Landbouw versus natuur
De subtitel van het artikel ‘De akker of het wilde groen’ (De Groene van 12 april) zegt het al: landbouw versus natuur. In het gehele artikel wordt vrijwel uitsluitend gesproken over voedsel. Pas in de voorlaatste alinea worden enkele woorden gewijd aan de intensieve, zwaar vervuilende veehouderij in Brabant. En in de allerlaatste alinea komt eindelijk het hoge woord eruit: zeventig procent van het landbouwareaal is bestemd voor vee of voor voedsel voor vee! Me dunkt dat hier dus een slag te halen valt in de discussie over natuur versus landbouw, ook al vindt de schrijver van het artikel dat blijft staan dat ‘de intuïtieve oplossing van een overgang naar een meer natuurvriendelijke landbouw niet per se de beste weg is naar een groenere wereld’.
Waarom beschouwt de auteur deze overweldigende zeventig procent niet als een doorslaggevende factor in de discussie? Waarom vond hij het nodig te vermelden dat Ben Phalan, die meent dat de vleesconsumptie naar beneden moet, een veganist is? Zolang een (groot?) deel van de vleesetende meerderheid prefereert veganisten te beschouwen als dierenactivist, milieuterrorist of gezondheidsfreak in hun verdediging van hun dagelijks stuk vlees maakt deze toevoeging die conclusie voor veel mensen minder relevant of geloofwaardig.
Ik hoop dat in een volgend artikel de impact van intensieve en extensieve veeteelt op klimaat, milieu, biodiversiteit, volksgezondheid en op de daarmee samenhangende keuzes ten aanzien van het toekomstig landbouwbeleid wél serieus wordt meegenomen.
MARIAN KLOKKERS, Tortosa (Spanje)
Nederlandse schuldsanering is kafkaïaans
Aan het artikel over bewindvoerders en schuldhulpverlening _(De Groene_ van 3 mei) ligt goed journalistiek onderzoek ten grondslag.
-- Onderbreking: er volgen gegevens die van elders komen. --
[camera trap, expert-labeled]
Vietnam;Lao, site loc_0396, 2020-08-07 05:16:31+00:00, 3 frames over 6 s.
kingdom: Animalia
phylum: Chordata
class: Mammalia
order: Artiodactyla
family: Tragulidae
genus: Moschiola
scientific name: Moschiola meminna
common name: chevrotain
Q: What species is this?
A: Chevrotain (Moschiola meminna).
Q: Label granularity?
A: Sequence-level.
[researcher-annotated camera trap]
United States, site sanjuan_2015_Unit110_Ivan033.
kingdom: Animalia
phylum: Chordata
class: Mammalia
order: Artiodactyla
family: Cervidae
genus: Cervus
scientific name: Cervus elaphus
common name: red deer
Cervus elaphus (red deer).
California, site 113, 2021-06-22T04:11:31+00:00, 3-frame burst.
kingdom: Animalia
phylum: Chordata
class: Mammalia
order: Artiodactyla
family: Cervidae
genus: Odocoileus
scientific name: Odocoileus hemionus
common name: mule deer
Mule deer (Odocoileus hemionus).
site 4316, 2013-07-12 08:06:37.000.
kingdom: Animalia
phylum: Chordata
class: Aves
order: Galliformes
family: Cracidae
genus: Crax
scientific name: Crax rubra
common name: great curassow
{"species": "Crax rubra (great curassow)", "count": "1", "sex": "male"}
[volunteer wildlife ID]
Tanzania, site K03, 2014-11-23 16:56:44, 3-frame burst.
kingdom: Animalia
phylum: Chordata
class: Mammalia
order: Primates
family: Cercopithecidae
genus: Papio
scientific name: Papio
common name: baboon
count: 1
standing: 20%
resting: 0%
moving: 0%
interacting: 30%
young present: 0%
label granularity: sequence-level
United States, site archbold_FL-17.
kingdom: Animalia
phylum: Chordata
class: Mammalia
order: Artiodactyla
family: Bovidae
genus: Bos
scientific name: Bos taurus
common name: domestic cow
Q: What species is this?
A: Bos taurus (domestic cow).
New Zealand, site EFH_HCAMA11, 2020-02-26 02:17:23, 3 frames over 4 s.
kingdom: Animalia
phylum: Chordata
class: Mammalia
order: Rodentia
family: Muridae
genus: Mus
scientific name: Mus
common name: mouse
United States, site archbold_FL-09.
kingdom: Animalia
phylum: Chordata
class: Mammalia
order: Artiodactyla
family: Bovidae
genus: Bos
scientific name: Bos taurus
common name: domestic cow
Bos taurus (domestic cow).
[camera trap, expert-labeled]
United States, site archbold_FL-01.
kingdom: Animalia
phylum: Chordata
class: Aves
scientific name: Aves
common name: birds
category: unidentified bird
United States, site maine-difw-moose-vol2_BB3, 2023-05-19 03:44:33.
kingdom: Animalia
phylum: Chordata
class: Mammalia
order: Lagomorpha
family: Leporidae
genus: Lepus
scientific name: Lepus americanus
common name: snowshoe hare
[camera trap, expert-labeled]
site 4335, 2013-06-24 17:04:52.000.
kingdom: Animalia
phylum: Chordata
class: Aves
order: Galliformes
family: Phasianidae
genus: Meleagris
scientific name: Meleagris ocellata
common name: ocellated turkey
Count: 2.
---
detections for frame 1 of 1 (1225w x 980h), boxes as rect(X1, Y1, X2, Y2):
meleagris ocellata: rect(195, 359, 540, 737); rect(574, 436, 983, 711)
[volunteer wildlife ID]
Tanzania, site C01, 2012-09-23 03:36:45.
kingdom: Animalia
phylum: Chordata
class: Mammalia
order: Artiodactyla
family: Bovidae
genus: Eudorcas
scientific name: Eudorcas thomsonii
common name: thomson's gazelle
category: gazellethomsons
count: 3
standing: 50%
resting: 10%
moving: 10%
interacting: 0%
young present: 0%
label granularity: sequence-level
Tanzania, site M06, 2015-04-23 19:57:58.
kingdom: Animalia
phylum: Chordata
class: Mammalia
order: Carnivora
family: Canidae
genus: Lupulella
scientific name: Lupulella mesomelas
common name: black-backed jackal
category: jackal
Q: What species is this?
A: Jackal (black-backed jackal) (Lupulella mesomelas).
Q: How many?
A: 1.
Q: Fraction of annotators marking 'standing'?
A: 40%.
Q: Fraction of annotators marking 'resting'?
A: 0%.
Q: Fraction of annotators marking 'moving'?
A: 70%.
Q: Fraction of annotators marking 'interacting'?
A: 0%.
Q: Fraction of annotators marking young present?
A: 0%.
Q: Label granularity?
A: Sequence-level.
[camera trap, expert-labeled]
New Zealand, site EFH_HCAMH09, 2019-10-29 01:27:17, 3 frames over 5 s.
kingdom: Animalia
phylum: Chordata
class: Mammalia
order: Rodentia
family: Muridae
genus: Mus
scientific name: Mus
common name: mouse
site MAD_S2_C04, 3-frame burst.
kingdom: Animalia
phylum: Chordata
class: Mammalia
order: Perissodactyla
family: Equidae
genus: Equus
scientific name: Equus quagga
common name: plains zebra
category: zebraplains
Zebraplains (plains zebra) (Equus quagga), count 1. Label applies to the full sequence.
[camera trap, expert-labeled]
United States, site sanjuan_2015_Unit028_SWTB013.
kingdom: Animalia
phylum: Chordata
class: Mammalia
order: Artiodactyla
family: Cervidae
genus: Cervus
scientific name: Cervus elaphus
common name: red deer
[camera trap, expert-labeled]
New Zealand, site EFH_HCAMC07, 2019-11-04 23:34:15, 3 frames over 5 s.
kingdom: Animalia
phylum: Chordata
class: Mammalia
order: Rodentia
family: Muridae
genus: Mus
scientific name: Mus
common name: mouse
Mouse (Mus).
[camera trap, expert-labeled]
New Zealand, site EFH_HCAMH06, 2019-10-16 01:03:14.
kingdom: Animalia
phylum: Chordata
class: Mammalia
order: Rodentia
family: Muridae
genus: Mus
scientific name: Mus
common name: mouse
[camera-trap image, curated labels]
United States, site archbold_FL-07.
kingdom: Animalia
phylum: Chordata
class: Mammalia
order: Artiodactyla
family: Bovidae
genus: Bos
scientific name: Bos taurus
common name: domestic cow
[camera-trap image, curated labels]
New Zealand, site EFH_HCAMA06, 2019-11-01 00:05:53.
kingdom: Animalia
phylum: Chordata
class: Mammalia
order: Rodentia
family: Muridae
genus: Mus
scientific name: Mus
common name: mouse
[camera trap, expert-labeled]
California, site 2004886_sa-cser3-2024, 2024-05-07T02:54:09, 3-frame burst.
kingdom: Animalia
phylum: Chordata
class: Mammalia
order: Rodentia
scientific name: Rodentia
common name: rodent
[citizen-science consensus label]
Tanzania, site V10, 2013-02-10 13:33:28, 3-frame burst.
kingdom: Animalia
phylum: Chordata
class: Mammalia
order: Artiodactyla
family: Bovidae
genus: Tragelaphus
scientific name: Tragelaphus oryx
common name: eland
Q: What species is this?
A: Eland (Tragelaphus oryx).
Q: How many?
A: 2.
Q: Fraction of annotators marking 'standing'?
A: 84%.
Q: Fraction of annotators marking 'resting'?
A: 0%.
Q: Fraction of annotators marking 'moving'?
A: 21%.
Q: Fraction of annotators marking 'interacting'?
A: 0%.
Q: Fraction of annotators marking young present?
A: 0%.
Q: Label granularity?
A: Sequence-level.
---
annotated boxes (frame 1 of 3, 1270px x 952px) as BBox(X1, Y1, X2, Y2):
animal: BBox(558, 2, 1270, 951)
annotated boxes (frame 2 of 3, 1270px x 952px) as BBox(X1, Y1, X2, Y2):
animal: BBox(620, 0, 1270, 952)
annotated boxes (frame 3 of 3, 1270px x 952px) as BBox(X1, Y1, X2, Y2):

Het strookt helemaal met mijn twintig jaar ervaring als diaconaal schuldhulpverlener te Eindhoven. Het artikel biedt een goede analyse. Helaas geen oplossing. Het probleem zit niet bij de bewindvoerders maar bij de slechte schuldhulpverlening. De oorzaak van de slechte schuldhulpverlening ligt aan veel te ingewikkelde wetgeving, die aan elkaar hangt van uitzonderingen en lastige drempels en een omkering van bewijslast.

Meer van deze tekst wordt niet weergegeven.